Example 4-2. Suppression of MAST4 Expression by TGF-β1 in Human Cells and Confirmation of Effect Thereof

(54) It was examined whether suppression of MAST4 expression as confirmed in Example 4-1 was induced by TGF-β1 and expression of extracellular matrix factors was affected thereby.

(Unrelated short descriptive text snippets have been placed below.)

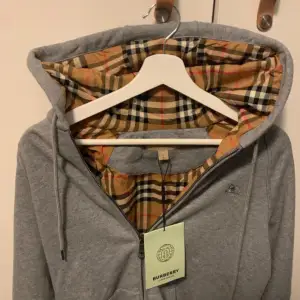 Helt oanvänd mönstrad burberry hoodie med dragkedja. Kvitto och påse slängd men lappar och allt og kvar. Kan gå ner i pris vid snabb affär. Storlek Large men passar M. Hör av er vid minsta fundering eller fråga😊😊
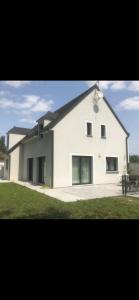 een groot wit gebouw met ramen aan de zijkant bij Maison récente très spacieuse in Forges-les-Bains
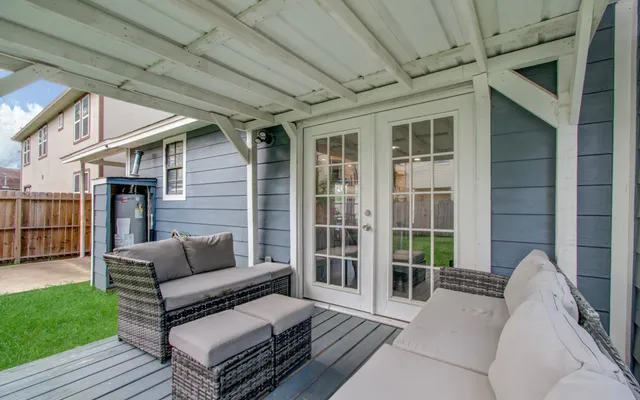 a view of a patio with couches and a dining table with garden view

(55) In detail, the human primary chondrocytes of Example 4-1 were treated with TGF-β1, and an expression level thereof was measured by RT-PCR as in Examples 1-2 and 1-3 and Western blotting.

(56) As a result, as shown in FIG. 9, when TGF-β1 (5 ng/ml) was treated for 24 hours, 48 hours, or 72 hours, respectively, MAST4 expression was suppressed, and as a result, expression of extracellular matrix factors was increased. When co-treatment with TGF-β1 (5 ng/ml) and TEW-7197 which is a TGF-β1 inhibitor was performed (FIG. 9B), Acan expression increased by TGF-β1 was suppressed and the inhibitory effect on MAST4 expression was also decreased, as compared with single treatment with TGF-β1.